- [Provided text]
____________________

In Iraq, Christians numbered about 1,500,000 in 2003, representing just over 5% of the population of the country. They numbered over 1.4 million in 1987 or 8% of the population. After the Iraq War, it was estimated that the number of Christians in Iraq had dropped to less than 450,000 by 2013 - with estimates as low as 200,000.[3] Chaldean Catholics form the biggest group among the Christians of Iraq. Christians live primarily in Baghdad, Basra, Mosul, Arbil and Kirkuk and in Chaldean towns and regions such as the Nineveh Plains in the north.

 

 

History

Christianity was brought to Iraq in the 1st century AD by the Apostles Thomas and Addai (Thaddaeus) and his pupils Aggagi and Mari. Thomas and Thaddeus belonged to the twelve Apostles. Iraq's Eastern Aramaic speaking Chaldean communities are believed to be among the oldest in the world.

____________________

Collected data entries
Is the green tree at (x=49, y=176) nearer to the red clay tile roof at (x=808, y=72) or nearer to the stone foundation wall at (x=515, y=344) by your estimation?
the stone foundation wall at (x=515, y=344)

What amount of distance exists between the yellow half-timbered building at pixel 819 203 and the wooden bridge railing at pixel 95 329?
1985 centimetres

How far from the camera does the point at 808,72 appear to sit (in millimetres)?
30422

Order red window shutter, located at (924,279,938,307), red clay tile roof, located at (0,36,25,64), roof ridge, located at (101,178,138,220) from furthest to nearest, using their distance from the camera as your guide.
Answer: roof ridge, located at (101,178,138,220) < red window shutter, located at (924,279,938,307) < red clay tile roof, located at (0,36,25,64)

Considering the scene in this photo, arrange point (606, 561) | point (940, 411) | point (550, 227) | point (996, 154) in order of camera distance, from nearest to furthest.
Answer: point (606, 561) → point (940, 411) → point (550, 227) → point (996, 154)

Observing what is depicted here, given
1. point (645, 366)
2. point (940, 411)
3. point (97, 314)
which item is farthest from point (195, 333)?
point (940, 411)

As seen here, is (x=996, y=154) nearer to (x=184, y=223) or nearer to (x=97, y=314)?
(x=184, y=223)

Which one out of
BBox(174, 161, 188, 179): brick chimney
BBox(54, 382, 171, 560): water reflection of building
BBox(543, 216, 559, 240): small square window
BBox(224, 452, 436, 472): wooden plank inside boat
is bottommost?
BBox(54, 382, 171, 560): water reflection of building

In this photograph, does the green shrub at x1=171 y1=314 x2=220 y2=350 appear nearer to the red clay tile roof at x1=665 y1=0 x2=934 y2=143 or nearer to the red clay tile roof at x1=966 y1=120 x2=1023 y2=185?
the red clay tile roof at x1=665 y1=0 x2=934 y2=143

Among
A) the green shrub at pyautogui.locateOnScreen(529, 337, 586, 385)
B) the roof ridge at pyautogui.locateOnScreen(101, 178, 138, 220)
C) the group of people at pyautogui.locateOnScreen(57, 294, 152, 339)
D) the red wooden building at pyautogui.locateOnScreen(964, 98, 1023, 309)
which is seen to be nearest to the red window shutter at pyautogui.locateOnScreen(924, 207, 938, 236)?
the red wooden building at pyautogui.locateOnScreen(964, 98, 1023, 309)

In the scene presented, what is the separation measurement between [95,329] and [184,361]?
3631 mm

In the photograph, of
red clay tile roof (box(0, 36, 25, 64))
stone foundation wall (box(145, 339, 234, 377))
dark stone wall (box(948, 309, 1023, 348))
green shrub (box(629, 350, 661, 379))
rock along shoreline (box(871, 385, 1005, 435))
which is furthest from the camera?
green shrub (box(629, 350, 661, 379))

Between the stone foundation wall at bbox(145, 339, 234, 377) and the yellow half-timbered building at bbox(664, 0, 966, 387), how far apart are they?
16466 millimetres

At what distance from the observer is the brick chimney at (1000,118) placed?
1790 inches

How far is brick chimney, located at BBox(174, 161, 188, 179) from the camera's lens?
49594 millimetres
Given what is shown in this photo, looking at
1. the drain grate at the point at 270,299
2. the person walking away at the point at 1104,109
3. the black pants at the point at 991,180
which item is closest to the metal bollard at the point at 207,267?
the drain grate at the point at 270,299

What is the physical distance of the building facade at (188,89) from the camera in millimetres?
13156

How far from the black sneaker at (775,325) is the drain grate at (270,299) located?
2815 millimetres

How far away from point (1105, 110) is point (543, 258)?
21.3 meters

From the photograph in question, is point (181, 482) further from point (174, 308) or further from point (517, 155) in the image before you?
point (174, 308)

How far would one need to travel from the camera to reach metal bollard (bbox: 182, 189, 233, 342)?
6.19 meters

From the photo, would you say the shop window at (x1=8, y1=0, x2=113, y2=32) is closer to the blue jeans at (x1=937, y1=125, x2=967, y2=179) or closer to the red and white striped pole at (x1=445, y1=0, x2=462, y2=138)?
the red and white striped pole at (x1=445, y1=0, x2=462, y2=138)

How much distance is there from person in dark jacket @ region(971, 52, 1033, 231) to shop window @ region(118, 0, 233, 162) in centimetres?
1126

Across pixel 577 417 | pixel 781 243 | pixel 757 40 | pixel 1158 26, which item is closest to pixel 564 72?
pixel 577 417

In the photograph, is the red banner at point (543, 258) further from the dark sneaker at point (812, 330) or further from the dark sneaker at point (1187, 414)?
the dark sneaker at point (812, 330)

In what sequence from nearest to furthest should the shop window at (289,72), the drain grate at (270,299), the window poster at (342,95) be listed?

____________________

- [Exercise requirements]
A. In the records, repeat the lines beginning with the line that contains "What amount of" and continuing through the line that contains "Answer: roof ridge, located", both included.
B. Go on with the text about Christians in Iraq from where it stops.
The records have no connection to the text about Christians in Iraq.

- [Outputs by task]
A.
What amount of distance exists between the yellow half-timbered building at pixel 819 203 and the wooden bridge railing at pixel 95 329?
1985 centimetres

How far from the camera does the point at 808,72 appear to sit (in millimetres)?
30422

Order red window shutter, located at (924,279,938,307), red clay tile roof, located at (0,36,25,64), roof ridge, located at (101,178,138,220) from furthest to nearest, using their distance from the camera as your guide.
Answer: roof ridge, located at (101,178,138,220) < red window shutter, located at (924,279,938,307) < red clay tile roof, located at (0,36,25,64)

B.
The Chaldean people adopted Christianity in the 1st century AD and north Iraq became the centre of Eastern Rite Christianity and Syriac literature from the 1st century AD until the Middle Ages. In the early centuries after the Arab Islamic conquest, native Assyrian (known as Ashuriyun by the Arabs) scholars and doctors played an influential role in Iraq, however, from the late 13th century AD through to the present time, Chaldean and Nestorian Christians have suffered both religious and ethnic persecution, including a number of massacres. Northern Iraq remained predominantly Assyrian, Eastern Aramaic speaking and Christian until the destructions of Tamerlane at the end of the 14th century. The Assyrian Church of the East has its origin in what is now South East Turkey and Assuristan (Sassanid Assyria). By the end of the 13th century there were twelve Nestorian dioceses in a strip from Peking to Samarkand. When the 14th-century Muslim warlord of Turco-Mongol descent, Timur (Tamerlane), conquered Persia, Mesopotamia and Syria, the civilian population was decimated. Timur had 70,000 Assyrian Christians beheaded in Tikrit, and 90,000 more in Baghdad. A new epoch began in the 17th century when Emir Afrasiyab of Basra allowed the Portuguese to build a church outside of the city. In the year of Iraq´s formal independence, 1933, the Iraqi military carried out large-scale massacres against the Chaldeans (Simele massacre) which had supported the British colonial administration before.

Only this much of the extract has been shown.